| DATA BLOCK |
━━━━
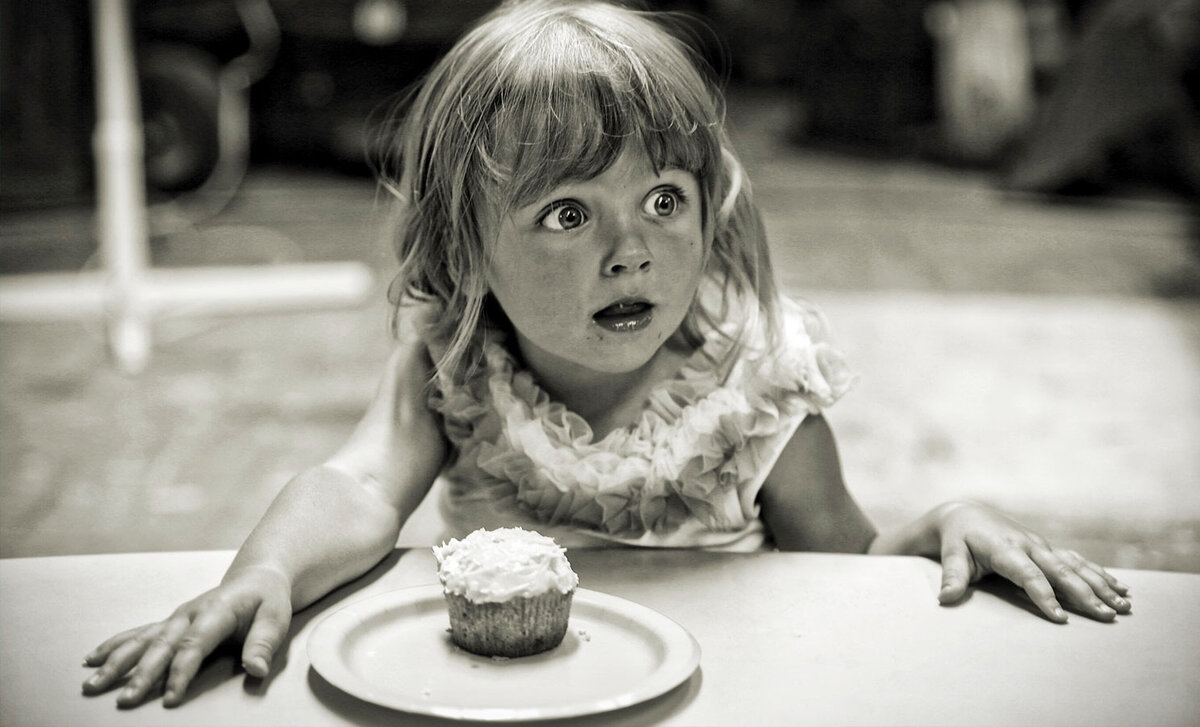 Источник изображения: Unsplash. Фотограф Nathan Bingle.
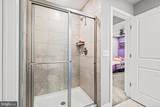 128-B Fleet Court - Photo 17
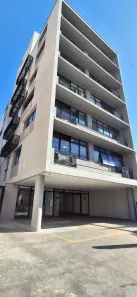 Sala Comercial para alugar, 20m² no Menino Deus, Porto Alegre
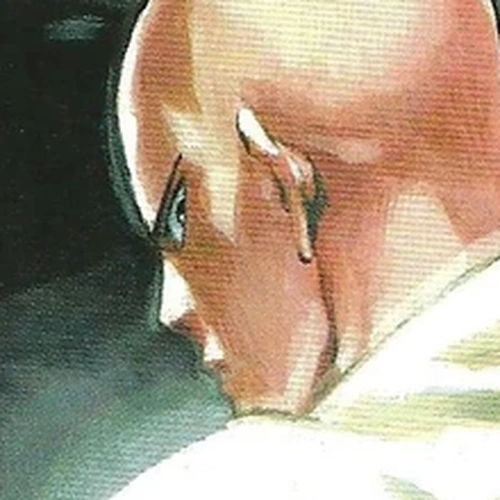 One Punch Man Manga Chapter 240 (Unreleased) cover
━━━━
The lines to repeat run from the line containing "128-B Fleet Court - Photo 17" through the end of the listing above, both included; give them exactly and without pictures.

 128-B Fleet Court - Photo 17
 Sala Comercial para alugar, 20m² no Menino Deus, Porto Alegre
 One Punch Man Manga Chapter 240 (Unreleased) cover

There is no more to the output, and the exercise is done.